Concept

Finance capitalism

Summary
Finance capitalism or financial capitalism is the subordination of processes of production to the accumulation of money profits in a financial system. Financial capitalism is thus a form of capitalism where the intermediation of saving to investment becomes a dominant function in the economy, with wider implications for the political process and social evolution. The process of developing this kind of economy is called financialization. Finance capitalism is characterized by a predominance of the pursuit of profit from the purchase and sale of, or investment in, currencies and financial products such as bonds, stocks, futures and other derivatives. It also includes the lending of money at interest; and is seen by Marxist analysts (from whom the term finance capitalism originally derived) as being exploitative by supplying income to non-laborers. Academic defenders of the economic concept of capitalism, such as Eugen von Böhm-Bawerk, see such profits as part of the roundabout process by which it grows and hedges against inevitable risks. In financial capitalism, financial intermediaries become large concerns, ranging from banks to investment firms.
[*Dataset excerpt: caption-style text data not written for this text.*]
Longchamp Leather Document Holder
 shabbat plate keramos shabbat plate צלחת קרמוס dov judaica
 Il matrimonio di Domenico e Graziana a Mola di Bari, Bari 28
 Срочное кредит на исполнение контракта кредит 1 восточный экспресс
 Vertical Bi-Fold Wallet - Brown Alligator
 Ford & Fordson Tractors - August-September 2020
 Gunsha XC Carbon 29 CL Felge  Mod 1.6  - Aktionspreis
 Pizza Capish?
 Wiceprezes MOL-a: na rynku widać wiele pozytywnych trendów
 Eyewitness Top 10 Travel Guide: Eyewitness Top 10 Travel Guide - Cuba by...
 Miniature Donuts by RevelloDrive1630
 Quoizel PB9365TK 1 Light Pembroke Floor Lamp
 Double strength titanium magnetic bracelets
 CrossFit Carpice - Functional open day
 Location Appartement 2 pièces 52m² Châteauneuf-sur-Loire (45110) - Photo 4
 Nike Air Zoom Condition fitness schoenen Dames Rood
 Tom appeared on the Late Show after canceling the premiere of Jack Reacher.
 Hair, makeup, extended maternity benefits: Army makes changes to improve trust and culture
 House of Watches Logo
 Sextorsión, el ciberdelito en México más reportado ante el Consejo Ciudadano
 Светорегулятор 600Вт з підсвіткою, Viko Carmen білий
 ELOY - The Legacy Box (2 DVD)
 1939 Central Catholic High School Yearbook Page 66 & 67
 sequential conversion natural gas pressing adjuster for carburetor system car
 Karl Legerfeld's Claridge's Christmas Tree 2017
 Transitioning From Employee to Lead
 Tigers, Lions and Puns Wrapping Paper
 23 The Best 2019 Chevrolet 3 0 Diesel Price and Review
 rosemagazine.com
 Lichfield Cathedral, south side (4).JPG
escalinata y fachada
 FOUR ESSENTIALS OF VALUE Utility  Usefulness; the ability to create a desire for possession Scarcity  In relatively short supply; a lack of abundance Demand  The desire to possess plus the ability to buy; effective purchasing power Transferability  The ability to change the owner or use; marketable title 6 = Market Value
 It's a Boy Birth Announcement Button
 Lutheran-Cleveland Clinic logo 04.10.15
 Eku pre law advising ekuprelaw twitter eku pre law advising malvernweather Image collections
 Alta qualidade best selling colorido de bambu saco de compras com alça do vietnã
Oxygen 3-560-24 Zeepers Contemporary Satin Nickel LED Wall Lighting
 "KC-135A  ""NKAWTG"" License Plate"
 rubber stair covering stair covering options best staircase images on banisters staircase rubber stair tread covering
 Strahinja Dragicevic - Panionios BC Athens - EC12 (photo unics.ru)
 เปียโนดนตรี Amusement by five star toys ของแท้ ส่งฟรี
Where deposit banks attract savings and lend out money, while investment banks obtain funds on the interbank market to re-lend for investment purposes, investment firms, by comparison, act on behalf of other concerns, by selling their equities or securities to investors, for investment purposes. The meaning of the term financial capitalism goes beyond the importance of financial intermediation in the modern capitalist economy. It also encompasses the significant influence of the wealth holders on the political process and the aims of economic policy. Thomas Palley has argued that the 21st century predominance of finance capital has led to a preference for speculation—Casino Capitalism—over investment for entrepreneurial growth in the global economy. Rudolf Hilferding is credited with first bringing the term finance capitalism into prominence, with his (1910) study of the links between German trusts, banks, and monopolies before World War I.